Passage provided:

Activity 5.1 | Activity 5.2 | Activity 5.3 | Activity 5.4 | Activity 5.5

Unit Description

The intent of this unit is to introduce students to the world of organic chemistry. The unit begins with an exploration of the sources of hydrocarbons and moves on to an examination of their properties and characteristics. Simple reactions of hydrocarbons, calorimetry and thermochemical equations are used to investigate the energetics of bond making and breaking. The nomenclature of organic chemistry is also introduced. Throughout, students should be thinking about and discussing the benefits and risks of hydrocarbons in use today. The unit culminates with a research activity on the uses of hydrocarbons in society.

Unit Synopsis Chart

 

Unit Planning Notes

·         Teachers should be aware of the Organic Chemistry unit found in the SCH4U course. There should be a smooth transition from the 3U to the 4U course.

·         It will be necessary to book time in both the Library/Resource Centre and the computer lab for the students to work on the culminating Activity 5.5.

·         This unit should have a balance between presented material and laboratory explorations.

·         Several activities in this unit involve organic chemicals that may or may not be permitted in any given school board. Be sure to check your board’s policies and be prepared to make substitutions.

·         Peer feedback/self-evaluation can be used as a component of the assessment of Activity 5.5.

·         Proper laboratory safety (goggles, gloves, ventilation) must be observed for all lab activities.

·         Follow WHMIS and board regulations for the disposal of organic chemicals. Although the quantities involved often do not require special attention under WHMIS legislation, students should see that the issue of safe disposal of organic chemicals is given special consideration. Sealed containers of “mixed organics” retained in ventilated storage for pickup as hazardous waste, for example, sends a clear message that environmentally responsible behaviour is expected in the laboratory.

Data:

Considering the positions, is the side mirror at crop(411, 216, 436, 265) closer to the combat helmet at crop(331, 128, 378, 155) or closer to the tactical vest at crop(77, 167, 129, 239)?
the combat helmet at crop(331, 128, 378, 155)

Objective 1:
From the organic chemistry unit text, list the lab safety measures it says must be observed for all lab activities.
Objective 2:
Answer these questions from the organic chemistry unit text:
(a) What activity does the unit end with?
(b) Teachers should be aware of the Organic Chemistry unit in which course?
(c) Where must time be booked for students to work on Activity 5.5?
The data is not used in any of this.

Worked solution 1:
Goggles, gloves, ventilation

Worked solution 2:
(a) A research activity on the uses of hydrocarbons in society
(b) SCH4U
(c) The Library/Resource Centre and the computer lab